Even so, the Iannucci imprint is clear from the jump: In Avenue 5, humanity is not worth saving: fatuous, venal, cynical and grasping. Most people are as incompetent at their jobs as they are at dealing with other humans. It's the classic Thick of It/Veep view of the human race — but those series were set among government bureaucracies, and the consequences of such feckless nincompoopery were kept mostly abstract. The satiric punches of both series derived instead from their depictions of flailing public officials as consumed by the desire for power over policy. But on Avenue 5 — both show and ship — the situation is so grave that every screw-up comes with a body count.
In the early going, before we've come to know the show's characters, this combination — everyone's a buffoon, plus death-as-punchline — sours the show's comedic tone past mordant, past caustic, to bone-bleaching acid.

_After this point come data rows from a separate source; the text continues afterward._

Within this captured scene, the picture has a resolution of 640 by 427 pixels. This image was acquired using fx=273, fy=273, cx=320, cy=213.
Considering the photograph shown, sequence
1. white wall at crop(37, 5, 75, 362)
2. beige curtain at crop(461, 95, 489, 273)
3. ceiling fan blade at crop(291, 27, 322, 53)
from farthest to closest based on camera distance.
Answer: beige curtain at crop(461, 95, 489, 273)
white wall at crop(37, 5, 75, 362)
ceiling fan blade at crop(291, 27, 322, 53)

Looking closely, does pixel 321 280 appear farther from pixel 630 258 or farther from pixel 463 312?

True, both The Thick of It and Veep were defined by a similar, searingly unsentimental (read: British) sensibility. But on both those shows, the characters stood to lose their jobs, not their lives. And the creators swiftly discovered discrete pairs of characters who may not have liked each other, but who at least arrived at a grudging mutual respect. It didn't soften those shows, but it made them seem like something more than an extended, sneering sketch.
The more Avenue 5 leans into (most of) its characters — and the actors who portray them — the more apt it is to achieve the tonal balance it so desperately needs.
Here's a handy rule of thumb: If a scene features one or more of the following characters interacting with one another, it's likely to work:
Yet the more a given scene features Judd, the rich, dim-witted mogul/spoiled man-boy played by (wait for it!) Josh Gad, the more likely you'll be tempted to reach for the fast-forward button. It's not Gad's fault, entirely — he's been slotted into a one-note role and he plays that note, loudly and repeatedly. It's entirely possible he gets something more interesting to do later on, in the episodes not screened for critics. It's unlikely, but it's possible.
That it takes Avenue 5 a while to find its footing makes sense, I suppose, given how often the ship's gravity keeps conking out. But there are promising signs — small moments amid the dutiful sci-fi bells and whistles — when the characters interact with one another long enough delineate themselves, allowing us to appreciate the problem that confronts them, and care enough to truly hope they find its solution.